By Byron Kaye
SYDNEY (Reuters) – After two years in deep freeze, Australian investors will be looking for signs the initial public offerings market is thawing as fast-growing Mexican restaurant chain Guzman Y Gomez serves up the country’s biggest IPO in 11 months.
The Sydney startup puts up A$335.1 million ($223.4 million)of new stock, about one-sixth of the company, for trading on Thursday.
In its listing prospectus, the company forecast a second consecutive net loss for 2024 but a profit in 2025 and hopes investors back its plans to match the current Australian store count of McDonald’s in 20 years.
Guzman Y Gomez’s (GYG) initial issue was closed to the public and largely involved selling shares to existing financiers and franchise owners. How the shares perform will send a signal about broader sentiment after high interest rates and inflation squashed demand through 2022 and 2023.
Australian listings collapsed after a record 2021 as pandemic stimulus payments ended and the central bank raised interest rates to slow inflation. In 2024 so far, Australia has raised just A$98 million in IPOs, the second-lowest June half in more than a decade, according to LSEG data.
“Guzman Y Gomez will be a bit of a bellwether,” said Campbell Welch, an adviser at Novus Capital who ran a small IPO for health services provider Freedom Care in November, one of 32 new listings in the country in 2023, compared with nearly 200 in 2021.
“It’s still pretty tough to raise money but some of these things look like they’re resolving themselves. I don’t see why it can’t succeed.”

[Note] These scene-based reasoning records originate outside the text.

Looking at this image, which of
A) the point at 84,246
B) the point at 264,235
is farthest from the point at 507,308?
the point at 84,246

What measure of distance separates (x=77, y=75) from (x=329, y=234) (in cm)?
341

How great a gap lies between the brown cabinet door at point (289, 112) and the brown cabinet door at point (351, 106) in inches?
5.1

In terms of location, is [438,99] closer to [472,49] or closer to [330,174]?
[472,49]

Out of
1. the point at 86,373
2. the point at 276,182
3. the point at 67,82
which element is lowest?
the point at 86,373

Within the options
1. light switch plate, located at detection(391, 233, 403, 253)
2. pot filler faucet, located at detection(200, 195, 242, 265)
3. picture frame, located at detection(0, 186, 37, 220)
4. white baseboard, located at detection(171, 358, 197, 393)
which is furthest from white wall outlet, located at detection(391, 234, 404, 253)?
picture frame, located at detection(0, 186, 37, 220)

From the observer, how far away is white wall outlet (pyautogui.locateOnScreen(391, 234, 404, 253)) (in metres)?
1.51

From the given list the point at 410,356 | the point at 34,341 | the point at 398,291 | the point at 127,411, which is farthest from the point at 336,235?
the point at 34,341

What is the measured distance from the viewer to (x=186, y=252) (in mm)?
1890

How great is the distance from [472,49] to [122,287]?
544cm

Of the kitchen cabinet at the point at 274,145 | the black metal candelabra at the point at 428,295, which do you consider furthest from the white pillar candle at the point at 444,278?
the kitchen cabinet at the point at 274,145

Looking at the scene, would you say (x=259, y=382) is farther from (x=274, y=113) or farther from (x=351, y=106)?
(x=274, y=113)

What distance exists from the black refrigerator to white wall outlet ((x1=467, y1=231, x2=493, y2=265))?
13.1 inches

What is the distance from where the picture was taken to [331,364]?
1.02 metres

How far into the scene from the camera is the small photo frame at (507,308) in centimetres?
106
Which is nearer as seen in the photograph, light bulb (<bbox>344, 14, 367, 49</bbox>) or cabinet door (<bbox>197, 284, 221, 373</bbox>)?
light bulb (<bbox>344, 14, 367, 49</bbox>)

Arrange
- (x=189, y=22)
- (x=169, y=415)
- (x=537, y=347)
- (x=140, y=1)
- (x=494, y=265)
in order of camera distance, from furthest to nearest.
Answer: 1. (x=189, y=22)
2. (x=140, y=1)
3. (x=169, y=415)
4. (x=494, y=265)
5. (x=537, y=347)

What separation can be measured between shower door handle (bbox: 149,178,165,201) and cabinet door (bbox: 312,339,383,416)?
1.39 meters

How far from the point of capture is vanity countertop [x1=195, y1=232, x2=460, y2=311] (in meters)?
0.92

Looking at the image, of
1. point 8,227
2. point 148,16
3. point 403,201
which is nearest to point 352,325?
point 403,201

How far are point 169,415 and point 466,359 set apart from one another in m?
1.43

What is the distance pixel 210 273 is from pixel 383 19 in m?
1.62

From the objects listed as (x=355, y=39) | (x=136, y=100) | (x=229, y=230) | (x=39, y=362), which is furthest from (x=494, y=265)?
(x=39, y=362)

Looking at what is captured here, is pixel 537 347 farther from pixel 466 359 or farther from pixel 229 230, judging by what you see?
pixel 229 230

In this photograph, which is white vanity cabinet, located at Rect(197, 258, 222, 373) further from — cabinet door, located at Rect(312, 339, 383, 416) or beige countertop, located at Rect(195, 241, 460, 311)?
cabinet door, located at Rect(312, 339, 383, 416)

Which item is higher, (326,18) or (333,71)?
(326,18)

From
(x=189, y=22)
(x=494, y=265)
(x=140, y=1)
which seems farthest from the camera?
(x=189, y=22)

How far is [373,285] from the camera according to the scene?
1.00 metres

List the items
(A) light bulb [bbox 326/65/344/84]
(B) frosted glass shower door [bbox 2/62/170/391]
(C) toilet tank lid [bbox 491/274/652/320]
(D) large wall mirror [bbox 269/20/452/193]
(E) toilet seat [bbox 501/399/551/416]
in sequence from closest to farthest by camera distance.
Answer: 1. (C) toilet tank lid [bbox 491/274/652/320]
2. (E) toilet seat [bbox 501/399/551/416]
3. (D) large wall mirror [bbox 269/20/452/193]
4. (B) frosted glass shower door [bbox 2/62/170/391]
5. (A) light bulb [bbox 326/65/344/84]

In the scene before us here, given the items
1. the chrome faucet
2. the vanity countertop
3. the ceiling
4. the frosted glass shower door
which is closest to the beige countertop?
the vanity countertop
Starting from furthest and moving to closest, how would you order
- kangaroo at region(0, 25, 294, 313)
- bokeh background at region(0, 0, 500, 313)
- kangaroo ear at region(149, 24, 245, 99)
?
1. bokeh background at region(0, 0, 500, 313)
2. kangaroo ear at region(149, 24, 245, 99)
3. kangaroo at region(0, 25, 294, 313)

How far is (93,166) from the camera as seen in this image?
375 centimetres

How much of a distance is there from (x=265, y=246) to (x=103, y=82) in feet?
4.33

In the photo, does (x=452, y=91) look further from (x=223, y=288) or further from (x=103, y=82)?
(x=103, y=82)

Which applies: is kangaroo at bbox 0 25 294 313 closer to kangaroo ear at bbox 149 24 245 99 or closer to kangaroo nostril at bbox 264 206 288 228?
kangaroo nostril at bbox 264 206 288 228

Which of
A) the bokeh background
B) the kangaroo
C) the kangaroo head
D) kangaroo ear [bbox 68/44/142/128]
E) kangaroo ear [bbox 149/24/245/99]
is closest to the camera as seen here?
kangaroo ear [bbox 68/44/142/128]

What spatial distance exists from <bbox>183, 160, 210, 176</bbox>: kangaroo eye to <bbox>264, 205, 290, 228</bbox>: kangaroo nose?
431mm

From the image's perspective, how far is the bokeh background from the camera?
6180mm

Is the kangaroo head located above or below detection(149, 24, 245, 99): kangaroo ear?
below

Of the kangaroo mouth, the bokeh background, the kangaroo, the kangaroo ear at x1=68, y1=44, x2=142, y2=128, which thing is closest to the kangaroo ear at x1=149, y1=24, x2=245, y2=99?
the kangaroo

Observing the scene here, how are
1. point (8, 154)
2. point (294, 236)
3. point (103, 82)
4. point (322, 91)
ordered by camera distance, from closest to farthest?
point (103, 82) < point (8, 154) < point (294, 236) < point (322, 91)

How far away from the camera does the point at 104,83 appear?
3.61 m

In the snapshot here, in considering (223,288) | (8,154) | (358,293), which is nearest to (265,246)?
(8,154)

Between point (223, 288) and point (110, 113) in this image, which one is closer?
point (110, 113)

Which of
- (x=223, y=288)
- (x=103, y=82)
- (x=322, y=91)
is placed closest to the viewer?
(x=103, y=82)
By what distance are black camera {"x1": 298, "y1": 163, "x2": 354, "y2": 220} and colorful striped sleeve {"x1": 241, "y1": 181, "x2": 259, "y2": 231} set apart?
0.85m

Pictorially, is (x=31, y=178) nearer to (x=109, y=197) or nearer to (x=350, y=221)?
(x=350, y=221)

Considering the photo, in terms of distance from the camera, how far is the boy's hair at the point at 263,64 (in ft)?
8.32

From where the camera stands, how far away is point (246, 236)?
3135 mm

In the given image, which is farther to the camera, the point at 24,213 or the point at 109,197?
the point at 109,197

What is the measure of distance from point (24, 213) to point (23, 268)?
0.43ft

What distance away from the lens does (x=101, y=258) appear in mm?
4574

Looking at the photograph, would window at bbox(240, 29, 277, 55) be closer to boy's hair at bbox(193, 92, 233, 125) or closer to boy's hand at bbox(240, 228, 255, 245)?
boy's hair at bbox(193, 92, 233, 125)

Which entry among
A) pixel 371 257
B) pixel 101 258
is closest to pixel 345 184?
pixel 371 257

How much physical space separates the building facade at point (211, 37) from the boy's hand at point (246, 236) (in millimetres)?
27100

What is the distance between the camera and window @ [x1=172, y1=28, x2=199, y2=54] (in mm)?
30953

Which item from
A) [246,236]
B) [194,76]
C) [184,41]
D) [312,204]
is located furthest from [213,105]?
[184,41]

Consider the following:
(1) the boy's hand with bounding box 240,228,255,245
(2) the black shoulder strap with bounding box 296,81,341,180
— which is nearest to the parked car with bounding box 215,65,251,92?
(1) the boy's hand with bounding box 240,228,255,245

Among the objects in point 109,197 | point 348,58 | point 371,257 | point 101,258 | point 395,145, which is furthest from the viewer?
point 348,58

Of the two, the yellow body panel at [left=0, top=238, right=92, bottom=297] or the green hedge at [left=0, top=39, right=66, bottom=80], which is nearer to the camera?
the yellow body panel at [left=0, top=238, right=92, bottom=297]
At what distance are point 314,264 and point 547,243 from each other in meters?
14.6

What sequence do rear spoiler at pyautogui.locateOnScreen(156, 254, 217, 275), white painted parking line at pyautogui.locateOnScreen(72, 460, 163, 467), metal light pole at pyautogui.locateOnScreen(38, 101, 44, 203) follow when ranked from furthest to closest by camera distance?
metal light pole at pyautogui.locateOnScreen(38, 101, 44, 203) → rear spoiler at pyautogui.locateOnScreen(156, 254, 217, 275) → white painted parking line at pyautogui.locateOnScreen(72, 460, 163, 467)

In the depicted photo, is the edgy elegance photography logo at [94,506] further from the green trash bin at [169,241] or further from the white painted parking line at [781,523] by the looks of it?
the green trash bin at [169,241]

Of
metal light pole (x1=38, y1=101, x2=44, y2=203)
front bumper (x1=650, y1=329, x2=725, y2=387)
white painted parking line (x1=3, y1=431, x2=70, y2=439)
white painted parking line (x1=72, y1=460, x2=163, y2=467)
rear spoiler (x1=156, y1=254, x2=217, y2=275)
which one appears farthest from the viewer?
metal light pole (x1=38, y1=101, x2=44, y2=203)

A prospectus filed in May generated rolling headlines about GYG’s target of opening at least 30 stores per year from 183 in Australia currently – a rate it has achieved just once, in 2023 – and about its omission of store lease liabilities and share-based payments from earnings projections.
The company said its accounting treatment of expenses was typical of franchise businesses.
“Once we’re listed, the market will price us every day and our focus will be on the things we can control: selling burritos and delivering on our strategy,” GYG founder and co-CEO Steven Marks said in a statement.
A Morningstar client note valued the stock at A$15 a share, below its A$22 issue price, saying the company with 3.5% of the country’s fast food market had not established a competitive advantage which would justify its rapid expansion.
Without that advantage “we are hesitant to fully bake in management’s 1,000-store long-term projection”, Morningstar analyst Johannes Faul wrote.
“The restaurant space is highly competitive. Switching costs are nonexistent for patrons and barriers to entry are relatively low.”
Sebastian Evans, chief investment officer at NAOS Asset Management, said GYG’s small share register and ambitious growth narrative may support the stock given its familiarity with Australians.
“We will follow the business and have done so for some time, but we believe the significant ramp-up in store rollout and the proposed geographic split of these new stores adds to the amount of execution risk,” Evans said.
Emanuel Datt, principal of investment manager Datt Capital, said the fact GYG considered a private sale before choosing a listing – as reported by Australian media – indicates “public markets may be falling back into favour.”